After more than a year of cost cutting, I believe there isn't much left to cut without seriously affecting the quality of education. A positive school environment, depends to a large part, having satisfied teaching staff.

Comparing 1Q14 -- before its move to the Pasir Ris campus -- with 1Q17, revenue fell while expenses rose:

1Q14 Revenue: $25.4m Expenses: $17.8m + $1m (depreciation) = $18.8m
1Q17 Revenue: $22.0m Expenses: $17.4m + $2.6m (depreciation) = $20.0m

Yet, competition continues to intensify in the international schools market. International schools continue to setup shop in Singapore, the more recent ones being Dulwich College and GEMS World Academy. As of 2016, there were 86 international schools in Singapore. Smaller players such as Middleton and Invictus have muscled in to offer cost-conscious expats more affordable options and are charging fees of $15k-$20k a year, which is half to a third cheaper than the full campus schools.

It should also be noted that the demand for quality education comes not only from the expat community working in Singapore, but also from the nouveau riche or elite families in our neighbouring countries. But some of this demand has shifted away as the international school locate themselves closer to their customers in Malaysia and Thailand, which means fewer of the wealthy Malaysian and Thai students may be coming to Singapore.

As if departing expats and increasing number of operators (in and around Singapore) isn't bad enough, there seems to be a plan to introduce more lower cost operators. This is probably part of Singapore's continued efforts to attract businesses and investments, by providing their expat workforce with affordable education. And they are planning to do that by leasing presently-unused school premises to international school operators. The short lease term also allows the operators to test the market before making bigger commitments; no need to spend a hundred million to lease lend and construct new buildings. With an increasing number of unused school premises from the merger of school, there shall be plenty of space available for interested operators.

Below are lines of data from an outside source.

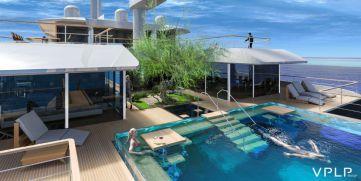 Une #piscine à parois de verre sur un yacht. Mi-voilier, mi-bateau à moteur, il disposera aussi d'un hangar à sous-marin... @vivremapiscine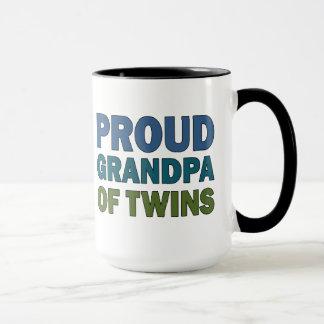 Grand-papa fier des jumeaux tasse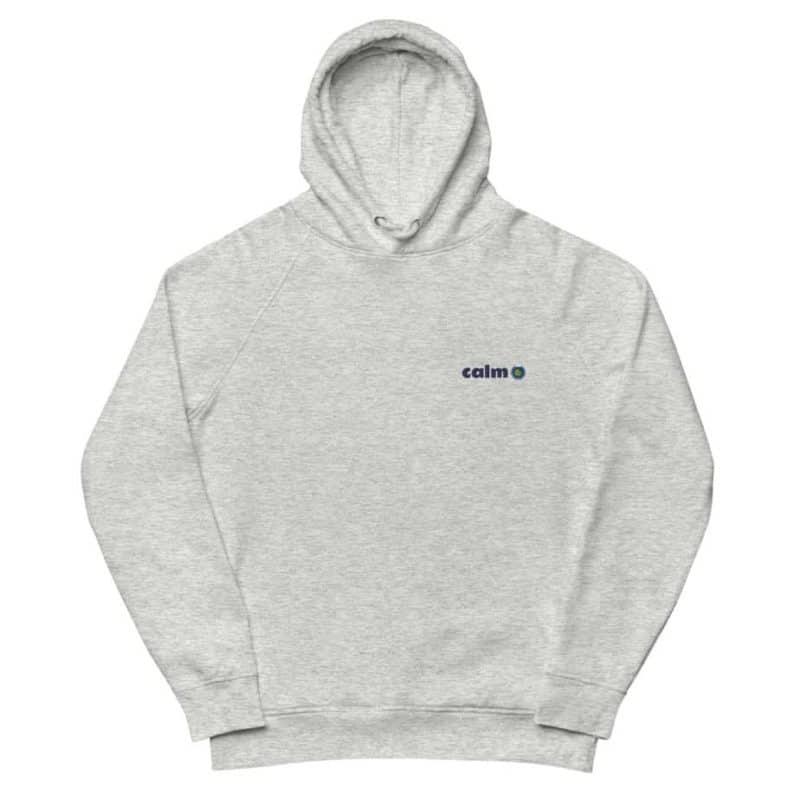 unisex eco hoodie heather grey front 602edb436c6e3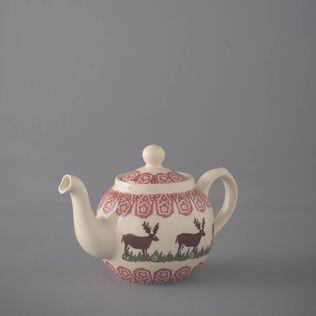 Teapot 2 Cup Reindeer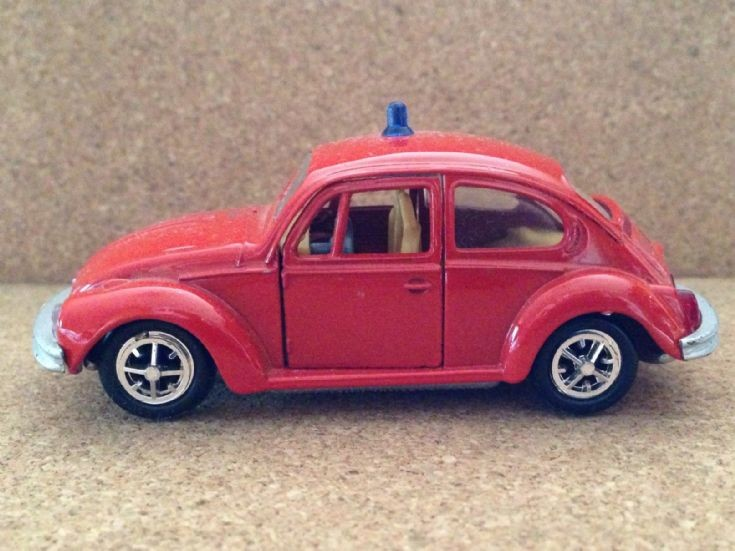 Gama VW Beetle Fire Chief Car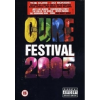 Cure - Festival (DVD)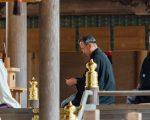 抽籤式「本宮三之御柱」を授かりました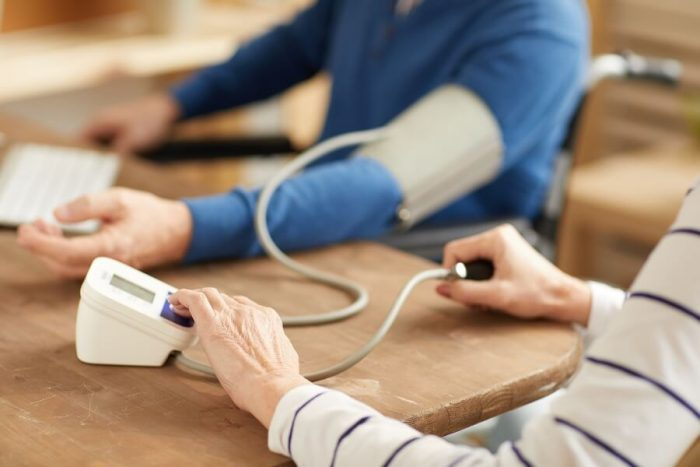 high blood pressure monitoring
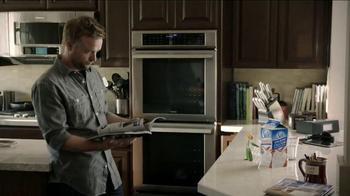 Silk Almond Milk TV Spot, 'Helps You Bloom' - Thumbnail 1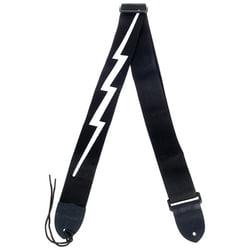 Lightning Bolt Strap Fender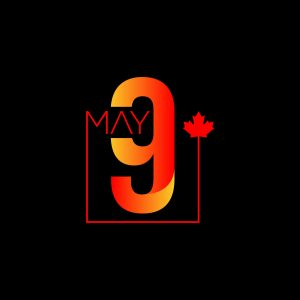 May 9 Logo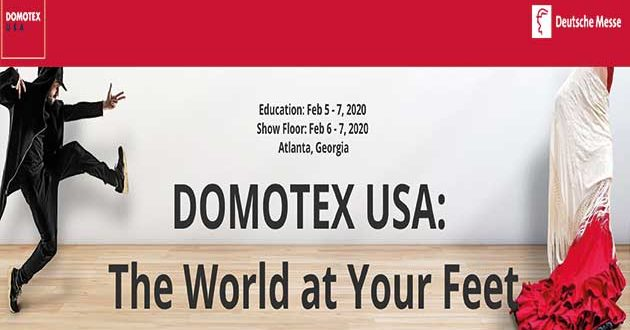 Domotex USA 2020 to occupy 30% more space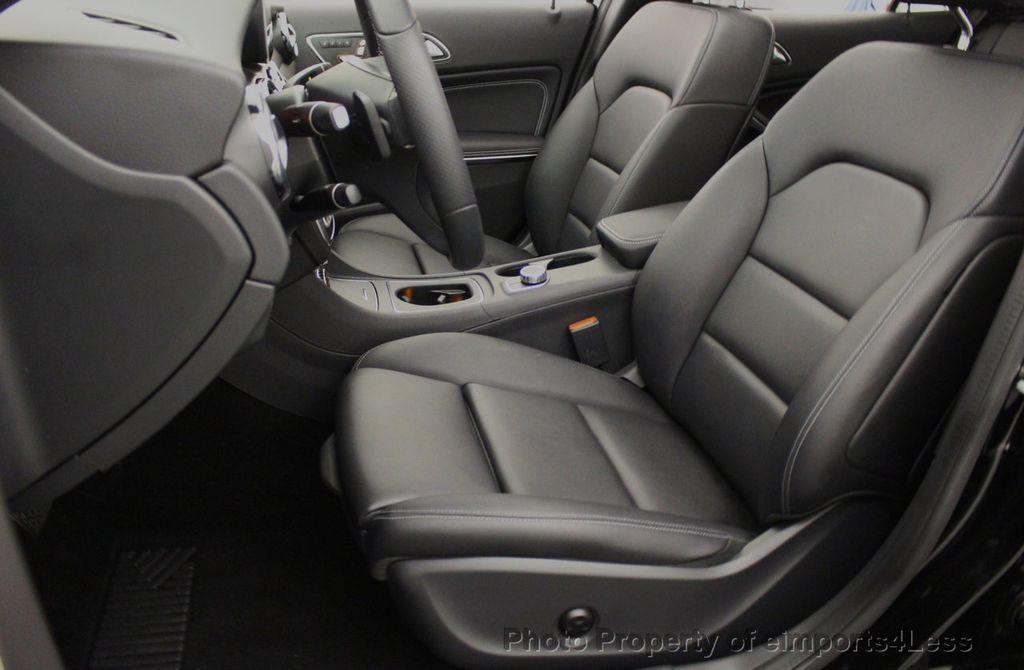 2018 Mercedes-Benz GLA CERTIFIED GLA250 4Matic AWD CAMERA PANO NAVI - 18196745 - 37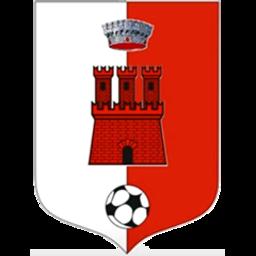 Castellaneta logo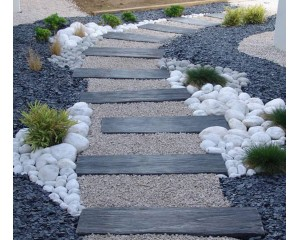 Kaip formuoti takus iš akmenų?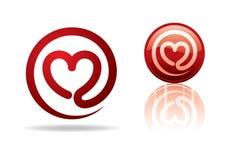 Corazón-correo Foto de archivo libre de regalías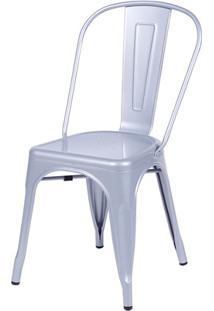 Cadeira Em Alumínio Tommy Cinza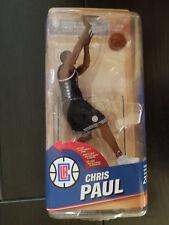 Mcfarlane CHRIS PAUL Los Angeles Clippers NBA Silver Level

Back to OFS' balance sheet, the biggest concern remains the refinancing of its bonds worth $143m in April 2019. Extrapolating its current profitability, it is unlikely that it will be able to earn enough to redeem the bonds fully. It is also unlikely that it will issue (sufficient) equity due to the low share price, and since the two major shareholders hold a combined 64%, they will have to fork out a very large sum if they do so. Therefore, OFS may likely issue more bonds, and since its business isn't doing as well as when it first issued its 5.2% bonds in April 2014, it may have to issue at a higher coupon rate, which may continue to compress its margins.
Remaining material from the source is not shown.